For many years I have mused on the phenomenon of second wind, trying to
find a physiological theory. It is evident that our organism has
stored-up reserves of energy that are ordinarily not called upon, but
that may be called upon: deeper and deeper strata of combustible or
explosible material, discontinuously arranged, but ready for use by
anyone who probes so deep, and repairing themselves by rest as well as
do the superficial strata. Most of us continue living unnecessarily
near our surface. Our energy-budget is like our nutritive budget.
Physiologists say that a man is in "nutritive equilibrium" when day
after day he neither gains nor loses weight. But the odd thing is that
this condition may obtain on astonishingly different amounts of food.

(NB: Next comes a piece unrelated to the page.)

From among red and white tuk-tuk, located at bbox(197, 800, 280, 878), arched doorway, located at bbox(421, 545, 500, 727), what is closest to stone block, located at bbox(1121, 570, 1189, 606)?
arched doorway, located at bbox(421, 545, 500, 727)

Take a man in nutritive equilibrium, and systematically increase or
lessen his rations. In the first case he will begin to gain weight, in
the second case to lose it. The change will be greatest on the first
day, less on the second, less still on the third; and so on, till he
has gained all that he will gain, or lost all that he will lose, on
that altered diet. He is now in nutritive equilibrium again, but with
a new weight; and this neither lessens nor increases because his
various combustion-processes have adjusted themselves to the changed
dietary. He gets rid, in one way or another, of just as much N, C, H,
etc., as he takes in _per diem_.
Just so one can be in what I might call "efficiency-equilibrium"
(neither gaining nor losing power when once the equilibrium is reached)
on astonishingly different quantities of work, no matter in what
direction the work may be measured. It may be physical work,
intellectual work, moral work, or spiritual work.
Of course there are limits: the trees don't grow into the sky. But the
plain fact remains that men the world over possess amounts of resource
which only very exceptional individuals push to their extremes of use.